The core options are:
-
delete: Segments are deleted based onretention.ms(milliseconds) orretention.bytes(bytes). This is the default. -
compact: Segments are compacted, retaining only the latest offset for each key. Requires a key schema for effective operation. -
delete,compact: Combines both policies. Segments are compacted first, then deleted based on retention criteria.
cleanup.policy operates at the broker level, but is configured per topic. Producers and consumers are largely unaware of the underlying cleanup process, relying on Kafka’s guarantees of message ordering within a partition. The controller manages the cleanup process, coordinating with brokers to ensure consistency.
3. Real-World Use Cases
- Change Data Capture (CDC): Debezium streams database changes to Kafka. Using
compact, we can maintain a current snapshot of each database record, enabling efficient stateful stream processing. - Event Sourcing: Storing all events for an entity in a Kafka topic.

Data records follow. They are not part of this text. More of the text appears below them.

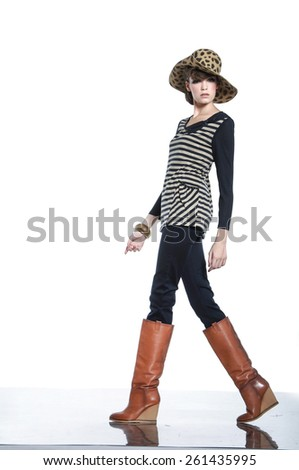 fashion model posing in hat walking on hat background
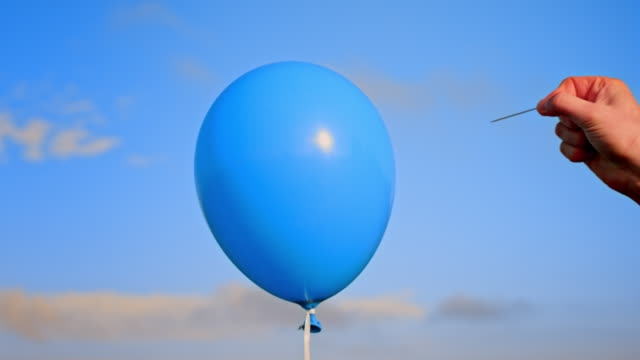 vidéos et rushes de slo mo ld main éclatant un ballon bleu avec une aiguille - ballon de baudruche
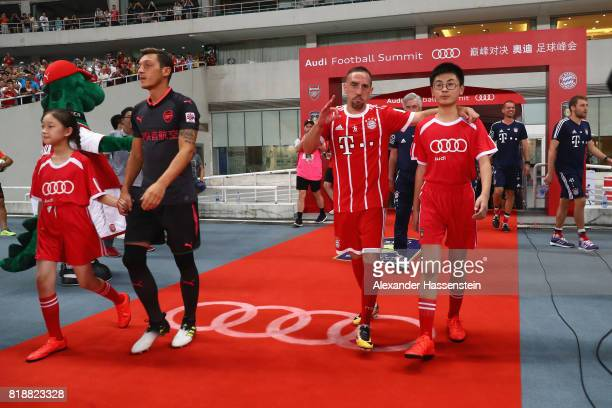 Franck Ribery of Bayern Muenchenjokes with the escort kid as he walk in for the Audi Football Summit 2017 match between Bayern Muenchen and Arsenal...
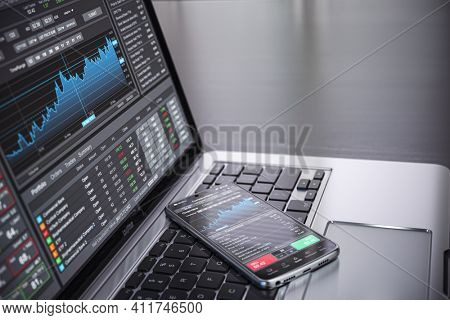 Stock exchange market concept. lLaptop and smartphone with stock trader application, graphs and diagrams on screen. 3d illustration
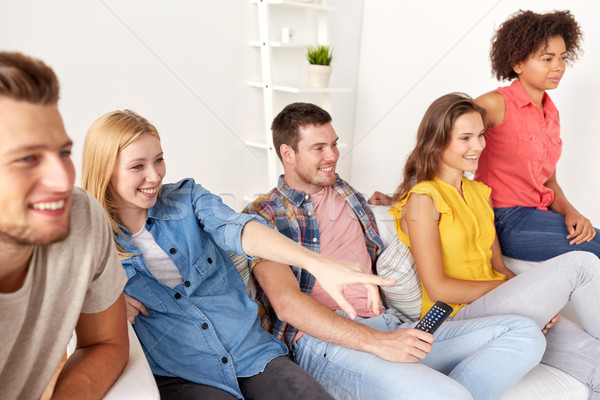 happy friends with remote watching tv at home Stock photo © dolgachov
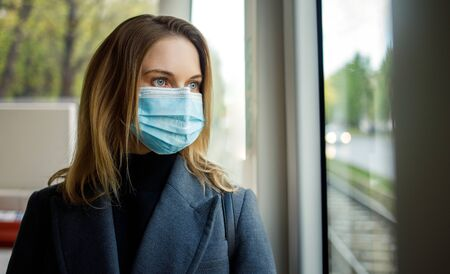 Blonde woman in medical mask standing at window in bus.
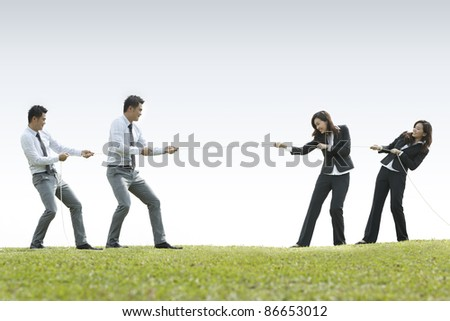 Conceptual image, Asian Business man and woman playing tug of war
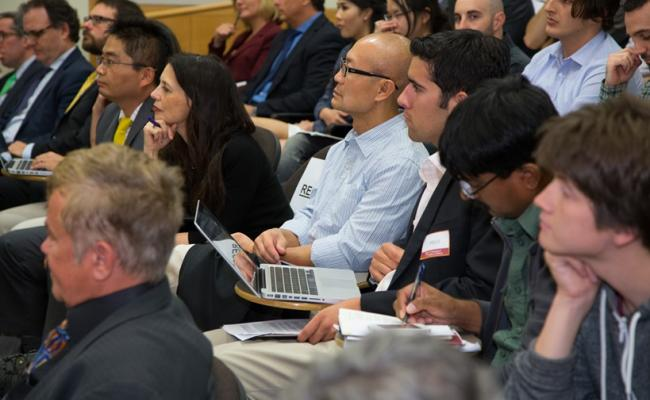 Students and Price faculty engaged in discussion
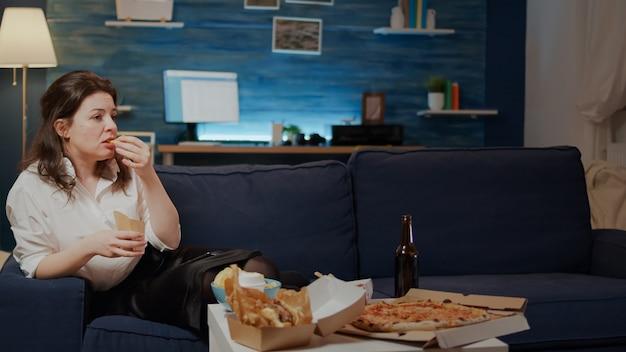 Vrouw ontspannen op de bank met afhaalmaaltijden thuis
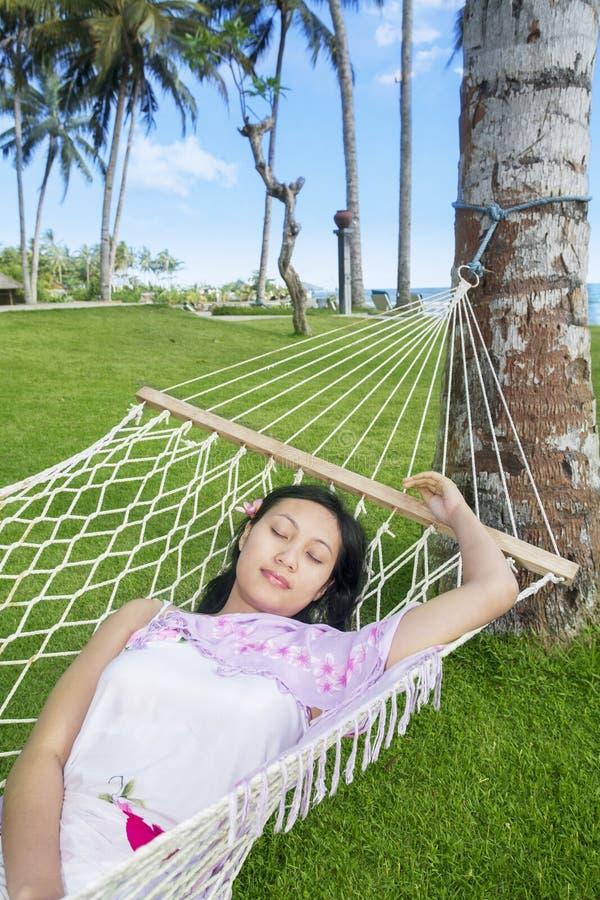 在吊床的亚洲妇女睡眠在海滩 库存照片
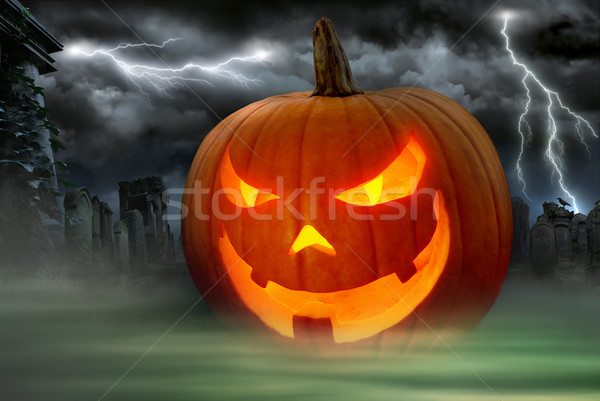Creepy Jack o Lantern in a misty graveyard Stock photo © Smileus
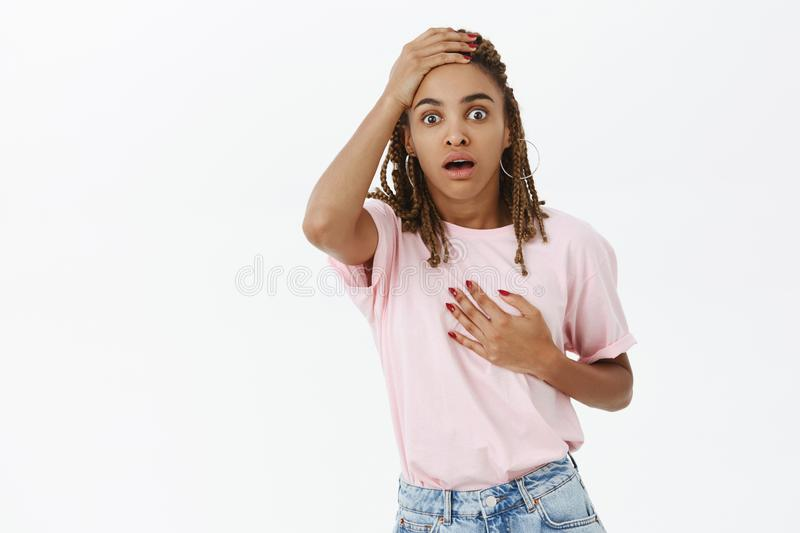 You scared me to death. Portrait of shocked speechless cute dark-skinned young female holding hand on dreads and heart royalty free stock image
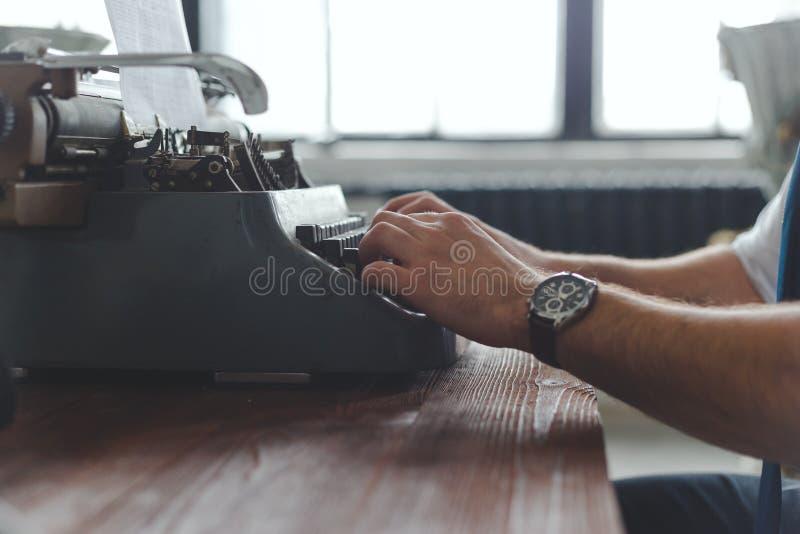 Mens die aan retro schrijfmachine bij bureau in woonkamerruimte werken royalty-vrije stock afbeelding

compactensures we always have the latest state, whiledeletewith sufficient retention provides an audit trail. - Log Aggregation: Aggregating logs from microservices.
deletewith a time-based retention policy is suitable for short-term analysis, while longer retention might be needed for compliance. - Session State Management: Tracking user sessions.

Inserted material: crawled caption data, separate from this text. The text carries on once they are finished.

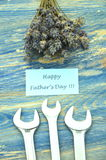 Happy fathers day wishes, bunch of gorgeous lavender flowers and spanners Royalty Free Stock Photo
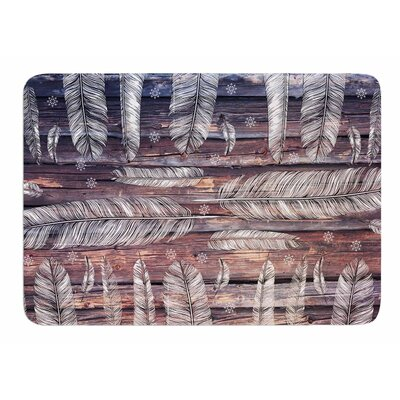 Snowflakes And Feathers by Suzanne Carter Bath Mat
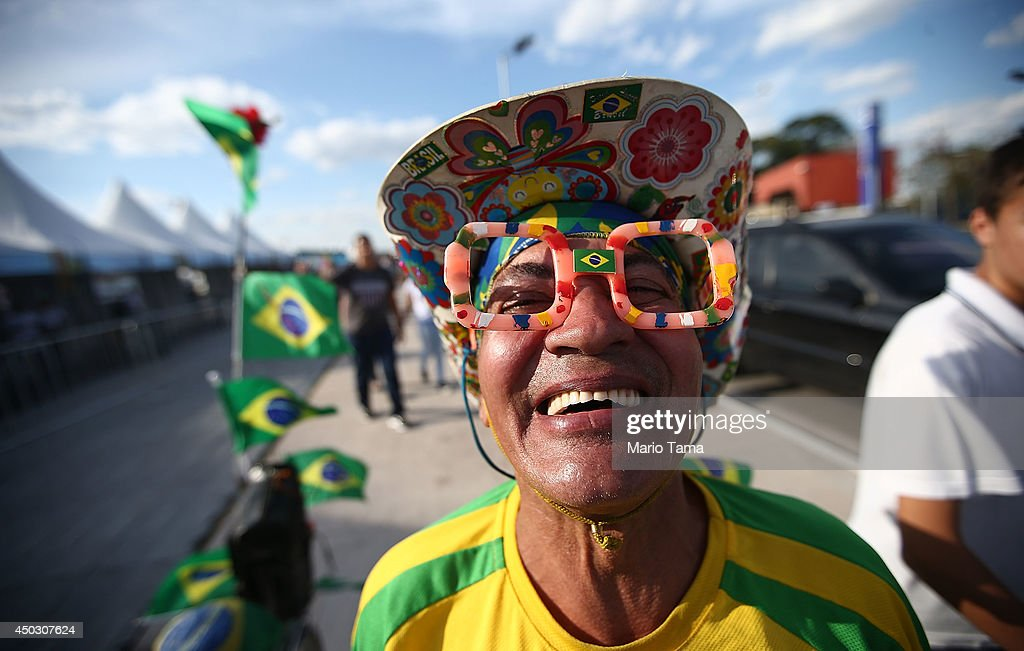 A Brazil fans poses outside of opening ceremony rehearsals around Itaquerao stadium, also known as Arena de Sao Paulo and Arena Corinthians, on June 8, 2014 in Sao Paulo, Brazil. Hundreds of fans turned up at the stadium to take a peek on the final Sunday before the opening of the 2014 FIFA World Cup match on June 12 between Brazil and Croatia. Brazil has won five World Cups, more than any other nation.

compactallows quick retrieval of the latest session data based on the user ID as the key. - Multi-Datacenter Replication (MirrorMaker 2): Maintaining consistent data across regions.

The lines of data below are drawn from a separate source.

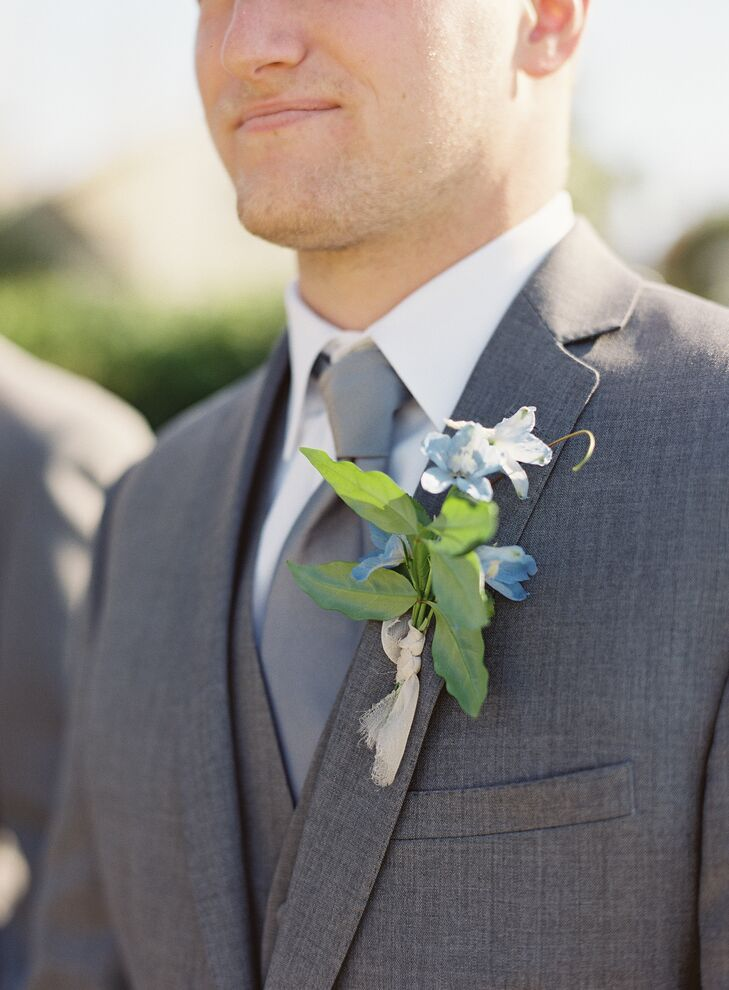 Bailey wore a deep charcoal suit with a light gray tie and a fresh blue blossom boutonniere.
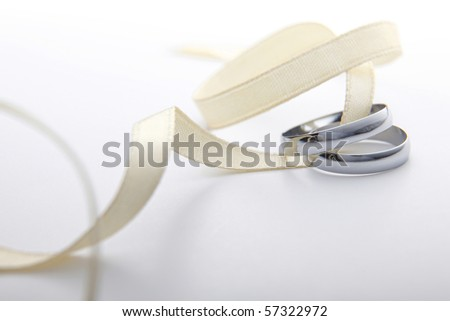 stock image of the rings and ribbon - stock photo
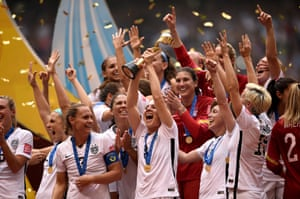 USA lift the World Cup trophy.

cleanup.policymust be carefully aligned to prevent data divergence or unnecessary replication of stale data.
4. Architecture & Internal Mechanics
graph LR
A[Producer] --> B(Kafka Broker 1);
A --> C(Kafka Broker 2);
B --> D{Topic Partition};
C --> D;
D --> E[Log Segments];
E --> F{Index};
G[Consumer] --> D;
H[Controller] -->|Cleanup Request| B;
H -->|Cleanup Request| C;
subgraph Kafka Cluster
B; C; D; E; F; H;
end
style D fill:#f9f,stroke:#333,stroke-width:2px
Kafka stores messages in an append-only log, divided into segments. The cleanup.policy operates on these segments. When delete is used, the controller periodically checks segment age or size against the configured retention parameters. When compact is used, a background thread on each broker scans the log segments, identifying duplicate keys and retaining only the latest offset. The controller coordinates compaction across replicas to ensure consistency.
With KRaft mode, the controller’s role is handled by the Raft quorum, improving scalability and fault tolerance. Schema Registry integration is crucial for compact as it enforces key schemas and ensures data consistency. MirrorMaker 2 replicates topics, including their cleanup.policy, ensuring data consistency across clusters.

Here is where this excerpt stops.